Cerita WNI yang Terima Perlakuan Rasisme di Amerika Serikat

Salah seorang diaspora ikut menerima perlakuan rasisme di Amerika Serikat.

oleh Benedikta Miranti T.V diperbarui 28 Mar 2021, 17:20 WIB
Diterbitkan 28 Mar 2021, 16:35 WIB
Ilustrasi bendera Amerika Serikat (AFP Photo)
Ilustrasi bendera Amerika Serikat (AFP Photo)

Liputan6.com, Washington D.C - Perlakuan rasisme terhadap komunitas Asia di Amerika Serikat rupanya turut menimpa salah satu WNI yang tinggal di sana. 

Ia adalah Oliver Pras, warga Amerika Serikat keturunan Indonesia dimana ayahnya berasal dari Yogyakarta dan ibunya dari Manado. Ia merupakan salah seorang diaspora Indonesia yang juga menerima perlakuan rasisme di sana. 

Rupanya, selama tinggal di Amerika Serikat, dia juga tidak lepas dari perundungan berlatar ras sejak kecil.

Mengutip BBC, Minggu (28/3/2021), kalimat seperti 'Ayo kita tutup mata Ollie dengan benang gigi' atau saat saya membawa bekal nasi dengan rendang, mereka akan bilang 'Ih, apa itu?'," ujarnya, sambil mengenang masa lalu.

Lelucon bernada rasis itu membuat Oliver merasa rendah diri sebagai keturunan Indonesia, dia bahkan sempat merasa malu akan latar belakangnya.

Namun kekerasan terhadap warga Asia dan keturunan Asia di AS yang terus meningkat, terutama saat pandemi membuat Oliver tidak bisa tinggal diam.

Dia pun menggelar kampanye anti kebencian terhadap Asia di Kota New York yang dihadiri ribuan orang.

Saksikan Video Berikut Ini:

Kampanye Anti Kebencian

FOTO: Ratusan orang di Atlanta demo pascapenembakan fatal di spa
Lucy Lee memegang bendera Amerika saat unjuk rasa "Stop Asian Hate" di luar Gedung Kongres Georgia di Atlanta, Sabtu (20/3/2021). Ratusan demonstran berkumpul mendukung komunitas Asia-Amerika setelah penembakan di tiga tempat spa yang menewaskan 8 orang, termasuk 6 wanita Asia. (AP Photo/Ben Gray)
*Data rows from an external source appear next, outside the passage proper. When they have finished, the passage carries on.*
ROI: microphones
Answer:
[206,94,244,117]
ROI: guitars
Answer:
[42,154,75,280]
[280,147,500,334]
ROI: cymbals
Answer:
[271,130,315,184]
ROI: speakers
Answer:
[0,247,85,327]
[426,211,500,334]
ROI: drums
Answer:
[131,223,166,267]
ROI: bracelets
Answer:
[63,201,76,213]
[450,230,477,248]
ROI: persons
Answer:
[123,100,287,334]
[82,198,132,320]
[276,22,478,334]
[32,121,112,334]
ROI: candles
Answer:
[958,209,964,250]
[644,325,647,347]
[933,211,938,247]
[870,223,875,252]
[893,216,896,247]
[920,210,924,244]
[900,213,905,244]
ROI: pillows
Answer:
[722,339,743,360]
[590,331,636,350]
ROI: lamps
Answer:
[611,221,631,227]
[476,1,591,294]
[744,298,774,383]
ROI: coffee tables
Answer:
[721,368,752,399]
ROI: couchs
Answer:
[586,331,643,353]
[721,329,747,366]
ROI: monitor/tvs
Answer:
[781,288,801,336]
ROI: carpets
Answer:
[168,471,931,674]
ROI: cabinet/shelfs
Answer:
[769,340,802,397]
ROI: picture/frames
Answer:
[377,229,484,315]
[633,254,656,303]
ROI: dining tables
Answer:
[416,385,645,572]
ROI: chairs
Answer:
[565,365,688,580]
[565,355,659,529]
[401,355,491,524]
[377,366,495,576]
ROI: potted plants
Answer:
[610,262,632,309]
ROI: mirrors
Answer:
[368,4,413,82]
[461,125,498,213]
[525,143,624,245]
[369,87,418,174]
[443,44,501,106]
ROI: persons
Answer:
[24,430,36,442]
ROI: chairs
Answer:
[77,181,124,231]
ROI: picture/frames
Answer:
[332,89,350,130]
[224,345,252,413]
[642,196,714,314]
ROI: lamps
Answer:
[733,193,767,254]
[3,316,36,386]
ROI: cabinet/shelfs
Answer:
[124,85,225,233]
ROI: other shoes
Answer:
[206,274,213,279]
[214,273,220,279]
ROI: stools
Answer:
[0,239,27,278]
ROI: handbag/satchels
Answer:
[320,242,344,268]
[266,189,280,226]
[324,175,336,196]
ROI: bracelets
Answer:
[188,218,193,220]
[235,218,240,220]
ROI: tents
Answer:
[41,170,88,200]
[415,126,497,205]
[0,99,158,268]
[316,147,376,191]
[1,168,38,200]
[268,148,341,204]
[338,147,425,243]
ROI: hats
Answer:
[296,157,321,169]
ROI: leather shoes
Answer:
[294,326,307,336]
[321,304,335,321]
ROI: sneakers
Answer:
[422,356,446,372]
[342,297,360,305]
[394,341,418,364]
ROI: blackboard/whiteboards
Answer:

Bersama dengan komunitas Asia dan ras lainnya, Oliver menggelar kampanye anti kebencian tersebut dengan tujuan untuk meredam kebencian bermotif rasial terhadap warga Asia.

Dalam kampanye tersebut, hadir pula calon kandidat presiden AS yang merupakan keturunan Asia, Andrew Yang.

Tindakan rasis semacam ini telah meningkat di Amerika Serikat selama pandemi, terlebih terhadap warga Asia yang kerap dijuluki "pembawa virus" atau "kungflu".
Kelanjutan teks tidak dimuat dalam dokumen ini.